- Your goal
Among the entries below, tally the lines that include "California", and give the number alone.

══ Material provided

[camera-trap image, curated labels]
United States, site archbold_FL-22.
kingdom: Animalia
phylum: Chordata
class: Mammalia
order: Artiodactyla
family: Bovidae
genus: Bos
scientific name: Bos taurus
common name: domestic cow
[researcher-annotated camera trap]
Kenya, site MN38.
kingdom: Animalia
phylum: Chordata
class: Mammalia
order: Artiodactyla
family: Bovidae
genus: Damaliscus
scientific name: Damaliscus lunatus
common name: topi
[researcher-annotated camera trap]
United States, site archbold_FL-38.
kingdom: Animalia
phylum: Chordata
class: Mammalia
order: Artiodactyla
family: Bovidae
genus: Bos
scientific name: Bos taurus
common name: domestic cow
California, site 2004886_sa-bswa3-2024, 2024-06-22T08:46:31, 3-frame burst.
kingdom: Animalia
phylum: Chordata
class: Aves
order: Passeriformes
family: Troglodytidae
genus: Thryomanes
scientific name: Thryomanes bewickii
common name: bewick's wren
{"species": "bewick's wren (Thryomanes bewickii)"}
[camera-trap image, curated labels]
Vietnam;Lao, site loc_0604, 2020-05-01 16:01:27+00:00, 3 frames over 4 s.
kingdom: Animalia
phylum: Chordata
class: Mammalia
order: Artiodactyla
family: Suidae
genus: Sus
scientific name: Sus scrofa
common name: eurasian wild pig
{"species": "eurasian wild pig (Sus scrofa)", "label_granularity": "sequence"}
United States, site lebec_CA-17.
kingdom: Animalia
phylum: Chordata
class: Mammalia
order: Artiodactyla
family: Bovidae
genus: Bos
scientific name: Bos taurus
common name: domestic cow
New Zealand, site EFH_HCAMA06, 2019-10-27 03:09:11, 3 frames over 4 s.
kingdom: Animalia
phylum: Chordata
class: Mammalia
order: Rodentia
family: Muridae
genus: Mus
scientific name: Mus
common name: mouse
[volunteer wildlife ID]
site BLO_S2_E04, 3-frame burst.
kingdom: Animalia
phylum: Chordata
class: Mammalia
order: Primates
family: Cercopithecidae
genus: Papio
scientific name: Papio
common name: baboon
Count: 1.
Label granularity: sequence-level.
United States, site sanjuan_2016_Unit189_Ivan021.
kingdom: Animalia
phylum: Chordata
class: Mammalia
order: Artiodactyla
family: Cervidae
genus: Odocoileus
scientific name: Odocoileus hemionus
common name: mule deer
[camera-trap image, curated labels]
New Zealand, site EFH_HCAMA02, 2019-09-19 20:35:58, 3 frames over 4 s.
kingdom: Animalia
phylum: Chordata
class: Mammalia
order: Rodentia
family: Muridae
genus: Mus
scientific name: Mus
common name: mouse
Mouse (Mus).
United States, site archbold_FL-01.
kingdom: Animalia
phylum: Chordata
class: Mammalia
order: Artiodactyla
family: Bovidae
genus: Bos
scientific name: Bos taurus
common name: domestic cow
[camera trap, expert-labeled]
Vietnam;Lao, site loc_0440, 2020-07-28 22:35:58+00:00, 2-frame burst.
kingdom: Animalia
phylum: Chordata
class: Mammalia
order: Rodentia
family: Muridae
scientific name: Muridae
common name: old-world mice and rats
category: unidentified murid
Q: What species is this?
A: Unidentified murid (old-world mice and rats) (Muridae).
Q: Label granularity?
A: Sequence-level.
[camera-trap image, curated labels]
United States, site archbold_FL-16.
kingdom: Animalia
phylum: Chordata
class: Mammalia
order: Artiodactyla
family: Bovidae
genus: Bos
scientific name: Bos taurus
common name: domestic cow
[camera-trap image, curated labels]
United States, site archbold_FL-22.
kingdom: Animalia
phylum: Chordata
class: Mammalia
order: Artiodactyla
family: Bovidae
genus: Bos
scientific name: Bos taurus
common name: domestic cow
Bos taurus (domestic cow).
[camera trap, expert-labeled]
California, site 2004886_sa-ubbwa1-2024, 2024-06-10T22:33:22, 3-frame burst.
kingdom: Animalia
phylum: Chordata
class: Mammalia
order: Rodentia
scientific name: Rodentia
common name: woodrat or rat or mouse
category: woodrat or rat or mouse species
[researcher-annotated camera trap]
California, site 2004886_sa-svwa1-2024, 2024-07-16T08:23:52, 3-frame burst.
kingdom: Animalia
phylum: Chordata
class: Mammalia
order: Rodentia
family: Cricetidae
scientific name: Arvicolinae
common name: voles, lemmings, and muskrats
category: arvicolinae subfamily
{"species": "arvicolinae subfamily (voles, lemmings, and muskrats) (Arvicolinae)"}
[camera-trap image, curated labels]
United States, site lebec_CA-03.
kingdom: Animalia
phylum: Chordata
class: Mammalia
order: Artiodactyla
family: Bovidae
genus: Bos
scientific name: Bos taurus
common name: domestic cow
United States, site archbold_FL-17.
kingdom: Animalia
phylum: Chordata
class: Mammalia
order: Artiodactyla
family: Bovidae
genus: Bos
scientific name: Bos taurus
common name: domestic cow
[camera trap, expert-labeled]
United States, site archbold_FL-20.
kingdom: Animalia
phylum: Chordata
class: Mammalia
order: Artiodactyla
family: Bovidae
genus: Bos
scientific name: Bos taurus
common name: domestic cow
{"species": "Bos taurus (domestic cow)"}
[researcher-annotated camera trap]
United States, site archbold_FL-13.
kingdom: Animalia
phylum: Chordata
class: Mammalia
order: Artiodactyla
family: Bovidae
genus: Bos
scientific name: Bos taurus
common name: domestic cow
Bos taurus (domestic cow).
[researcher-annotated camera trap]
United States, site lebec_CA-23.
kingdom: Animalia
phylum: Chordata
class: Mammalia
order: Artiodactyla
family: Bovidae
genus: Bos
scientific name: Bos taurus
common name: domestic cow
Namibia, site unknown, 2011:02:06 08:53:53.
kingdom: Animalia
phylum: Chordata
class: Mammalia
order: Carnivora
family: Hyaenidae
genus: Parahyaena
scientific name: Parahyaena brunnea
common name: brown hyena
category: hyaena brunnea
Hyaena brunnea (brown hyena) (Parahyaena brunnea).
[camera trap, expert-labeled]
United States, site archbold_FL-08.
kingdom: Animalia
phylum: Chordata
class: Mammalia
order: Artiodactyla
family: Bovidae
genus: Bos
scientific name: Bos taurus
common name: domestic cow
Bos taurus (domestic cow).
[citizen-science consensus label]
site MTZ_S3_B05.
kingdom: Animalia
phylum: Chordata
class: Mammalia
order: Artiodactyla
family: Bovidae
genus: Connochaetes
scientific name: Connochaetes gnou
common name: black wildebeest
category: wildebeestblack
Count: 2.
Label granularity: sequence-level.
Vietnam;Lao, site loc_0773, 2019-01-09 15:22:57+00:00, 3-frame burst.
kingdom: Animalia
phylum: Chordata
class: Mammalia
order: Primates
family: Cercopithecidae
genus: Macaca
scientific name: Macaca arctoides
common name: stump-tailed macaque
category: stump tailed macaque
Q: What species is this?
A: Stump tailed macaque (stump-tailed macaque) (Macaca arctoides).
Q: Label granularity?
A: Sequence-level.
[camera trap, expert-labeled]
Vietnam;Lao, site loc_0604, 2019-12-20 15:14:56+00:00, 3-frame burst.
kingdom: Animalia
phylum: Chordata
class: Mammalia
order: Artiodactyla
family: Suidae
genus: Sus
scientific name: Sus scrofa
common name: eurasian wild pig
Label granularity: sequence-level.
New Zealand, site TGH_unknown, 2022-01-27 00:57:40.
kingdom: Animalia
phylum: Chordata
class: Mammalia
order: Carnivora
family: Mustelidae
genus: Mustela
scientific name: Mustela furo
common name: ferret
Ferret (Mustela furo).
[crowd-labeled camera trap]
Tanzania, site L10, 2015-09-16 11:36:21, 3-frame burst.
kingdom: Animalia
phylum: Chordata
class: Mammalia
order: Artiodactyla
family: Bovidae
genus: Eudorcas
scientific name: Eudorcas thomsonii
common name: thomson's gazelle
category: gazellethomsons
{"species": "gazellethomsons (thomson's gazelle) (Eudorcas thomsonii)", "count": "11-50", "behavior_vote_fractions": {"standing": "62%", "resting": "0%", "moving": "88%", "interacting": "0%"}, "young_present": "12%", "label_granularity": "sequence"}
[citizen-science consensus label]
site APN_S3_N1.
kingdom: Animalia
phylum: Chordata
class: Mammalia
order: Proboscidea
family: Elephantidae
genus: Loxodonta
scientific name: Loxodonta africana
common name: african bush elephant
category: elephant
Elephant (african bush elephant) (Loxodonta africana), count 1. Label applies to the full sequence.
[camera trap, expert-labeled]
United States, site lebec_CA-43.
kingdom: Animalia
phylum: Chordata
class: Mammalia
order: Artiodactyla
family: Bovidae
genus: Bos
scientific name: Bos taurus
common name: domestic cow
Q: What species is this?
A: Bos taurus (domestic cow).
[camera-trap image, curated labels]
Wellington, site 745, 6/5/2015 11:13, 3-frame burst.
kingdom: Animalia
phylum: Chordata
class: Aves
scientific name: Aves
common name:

════

- Exercise result
3